§ Exercises to complete
1. Extract a passage from the criminal charges text, starting at the words containing "COUNT THREE" and stopping after "to be false.", and reproduce it with no changes.
2. In all the records, replace "pixel" with "point" and leave everything else as it is. Omit the pictures from your answer.

§ Reading text

Particulars of Offence
SULIASI SUKANAIVALU on or about the 19th day of October, 2012 in Lautoka in the Western Division whilst being a prescribed officer namely an Assistant Complaints Officer of the Fiji Independent Commission Against Corruption without the general or special permission of the President, solicited an advantage of $500.00 from one Muneshwar Avikash Vinod.
COUNT TWO
Statement of Offence
OBTAINING FINANCIAL ADVANTAGE: Contrary to section 326 of the Crimes Decree No. 44 of 2009.
Particulars of Offence
SULIASI SUKANAIVALU on or about the 19th day of November, 2012 in Lautoka in the Western Division engaged in a conduct namely intervened in the recovery of a debt from one Aseri Cama for one Muneshwar Avikash Vinod and as a result of the said conduct obtained a financial advantage for himself namely $400, knowing that he is not eligible to receive that financial advantage.
COUNT THREE
Statement of Offence
FALSE STATEMENT ON OATH: Contrary to section 177 (a) of the Crimes Decree No. 44 of 2009.
Particulars of Offence
SULIASI SUKANAIVALU on the 11th day of December, 2012 in the Western Division being required by law to make an Affidavit for the purpose of certifying the service of a Notice of Hearing dated 12th November, 2012 issued by the Small Claims Tribunal Western Division, willfully made a statement which is material for the said purpose namely that the said Notice of Hearing was served on one Aseri Cama on the 29th November, 2012 at Lauwaki village, and he knew the statement to be false.
[3] After trial, the appellant had been found guilty of all three counts and sentenced on 06 June 2019 to 32 months of imprisonment for ‘Obtaining Financial Advantage’, 08 months of imprisonment for ‘Soliciting An Advantage’, and 24 months of imprisonment for ‘False Statement on Oath’. The Magistrate had also ordered that sentences on first and second counts should run concurrently while the sentence on the third count should run consecutively to the concurrent sentences. Accordingly, the final sentence on three counts was 56 months of imprisonment (04 years and 08 months) subject to a non-parole period of 03 years and a fine of 10 penalty units with a default sentence of 100 days of imprisonment.

§ Data extract
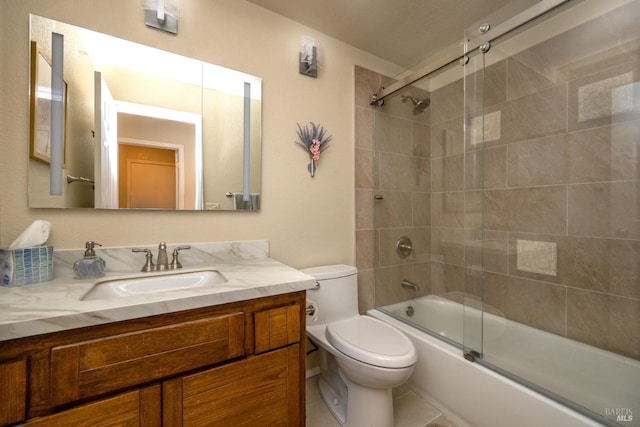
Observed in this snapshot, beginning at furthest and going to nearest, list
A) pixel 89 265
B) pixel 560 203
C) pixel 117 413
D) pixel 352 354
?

§ Written answers
1.
COUNT THREE
Statement of Offence
FALSE STATEMENT ON OATH: Contrary to section 177 (a) of the Crimes Decree No. 44 of 2009.
Particulars of Offence
SULIASI SUKANAIVALU on the 11th day of December, 2012 in the Western Division being required by law to make an Affidavit for the purpose of certifying the service of a Notice of Hearing dated 12th November, 2012 issued by the Small Claims Tribunal Western Division, willfully made a statement which is material for the said purpose namely that the said Notice of Hearing was served on one Aseri Cama on the 29th November, 2012 at Lauwaki village, and he knew the statement to be false.

2.
Observed in this snapshot, beginning at furthest and going to nearest, list
A) point 89 265
B) point 560 203
C) point 117 413
D) point 352 354
?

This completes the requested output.